◆ TUGAS 1 ◆
Dalam teks tentang kelahiran Bodhisattva, para dewa dari alam mana yang memberi tahu pertapa Asita tentang kelahiran bayi itu?
◆ TUGAS 2 ◆
Tulislah lanjutan teks tentang kelahiran Bodhisattva, dimulai sesudah kalimat terakhirnya.

◆ TEKS YANG DIBERIKAN ◆
>>>

Seisi alam menyambutnya dengan suka cita karena telah lahir seorang Bodhisattva yang pada nantinya dia akan menjadi pemimpin alam semesta, gurunya para dewa dan manusia, mencapai Samyak Sam Buddha untuk mengakhiri penderitaan manusia dialam samsara ini.[12]

2.      Upacara Pemberian Nama
Seorang petapa bernama Asita (yang juga disebut Kala Devala) sewaktu bermeditasi di pegunungan Himalaya, diberitahukan oleh para dewa dari alam Tavatimsa bahwa seorang bayi telah lahir yang kelak akan menjadi Buddha. Pada hari itu juga pertapa Asita berkunjung ke Istana Raja Suddhodana untuk melihat Bayi tersebut.

<<<

◆ DATA KUTIPAN ◆
>>>

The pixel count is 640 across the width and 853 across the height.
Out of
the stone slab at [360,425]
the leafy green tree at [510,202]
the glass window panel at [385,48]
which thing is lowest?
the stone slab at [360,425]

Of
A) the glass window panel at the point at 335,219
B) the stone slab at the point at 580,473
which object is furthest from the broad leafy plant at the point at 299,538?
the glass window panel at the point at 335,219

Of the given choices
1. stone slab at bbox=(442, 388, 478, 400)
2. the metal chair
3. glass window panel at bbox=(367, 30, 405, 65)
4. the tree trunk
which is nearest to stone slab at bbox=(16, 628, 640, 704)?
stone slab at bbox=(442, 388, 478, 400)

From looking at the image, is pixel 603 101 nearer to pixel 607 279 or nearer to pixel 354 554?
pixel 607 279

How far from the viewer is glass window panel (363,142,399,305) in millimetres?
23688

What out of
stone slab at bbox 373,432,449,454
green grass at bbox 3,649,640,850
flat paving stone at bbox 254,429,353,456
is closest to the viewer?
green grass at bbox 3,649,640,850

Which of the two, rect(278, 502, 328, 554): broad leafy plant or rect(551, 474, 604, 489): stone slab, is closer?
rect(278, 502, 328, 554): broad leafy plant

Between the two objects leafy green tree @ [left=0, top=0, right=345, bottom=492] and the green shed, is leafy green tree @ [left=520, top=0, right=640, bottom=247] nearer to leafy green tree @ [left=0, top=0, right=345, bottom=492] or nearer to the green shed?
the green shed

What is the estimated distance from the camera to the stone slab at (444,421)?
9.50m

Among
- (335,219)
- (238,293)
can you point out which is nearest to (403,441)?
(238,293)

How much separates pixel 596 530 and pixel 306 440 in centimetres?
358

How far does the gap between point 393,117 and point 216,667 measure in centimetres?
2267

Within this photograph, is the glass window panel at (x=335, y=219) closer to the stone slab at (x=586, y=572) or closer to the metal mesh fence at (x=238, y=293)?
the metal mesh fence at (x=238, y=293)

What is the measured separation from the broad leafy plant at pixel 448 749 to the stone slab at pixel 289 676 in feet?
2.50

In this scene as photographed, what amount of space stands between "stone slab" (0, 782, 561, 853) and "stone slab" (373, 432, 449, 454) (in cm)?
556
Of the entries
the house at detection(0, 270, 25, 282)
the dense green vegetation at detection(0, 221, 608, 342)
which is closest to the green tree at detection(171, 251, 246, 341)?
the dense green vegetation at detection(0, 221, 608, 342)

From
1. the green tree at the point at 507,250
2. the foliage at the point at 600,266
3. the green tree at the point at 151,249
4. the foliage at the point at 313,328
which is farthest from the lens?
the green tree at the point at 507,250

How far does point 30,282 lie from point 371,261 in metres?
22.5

<<<

◆ HASIL AKHIR 1 ◆
Para dewa dari alam Tavatimsa.

◆ HASIL AKHIR 2 ◆
Setelah melihat sang bayi dan memperhatikan adanya 32 tanda dari seorang Mahapurisa (orang besar ), petapa Asita memberi hormat kepada sang bayi yang kemudian diikuti juga oleh Raja  Suddhodana. Setelah memberi hormat Asita tertawa gembira tetapi kemudian lalu menangis.[13]
Petapa Asita tertawa karena pada suatu hari nanti pangeran akan mencapai kesempurnaan (Buddha), sempurna dalam kebijaksanaan maupun kewajiban, menjadi Guru para Dewa dan manusia. kemudian Asita menangis karena usianya yang telah lanjut dan tidak mempunyai kesempatan lagi untuk melihat dan mendengarkan pada saat pangeran mencapai kesempurnaan (Buddha) dan menjadi juru selamat dunia dengan mengajarkan Buddha Dharma. Kemudian dia berlutut dan menghormati kepada pangeran dan tanpa disadari di ikuti oleh Raja Suddhodana.[14]
Selanjutnya petapa Asita mengatakan, bahwa pangeran kecil itu kelak tidak boleh melihat empat peristiwa, yaitu:
1.                   Orang Tua
2.                   Oarang Sakit
3.                   Orang Mati
4.                   Pertapa Suci
Kalau pangeran itu melihat empat peristiwa tersebut, maka beliau segera akan meninggalkan istana dan bertapa untuk menjadi Buddha.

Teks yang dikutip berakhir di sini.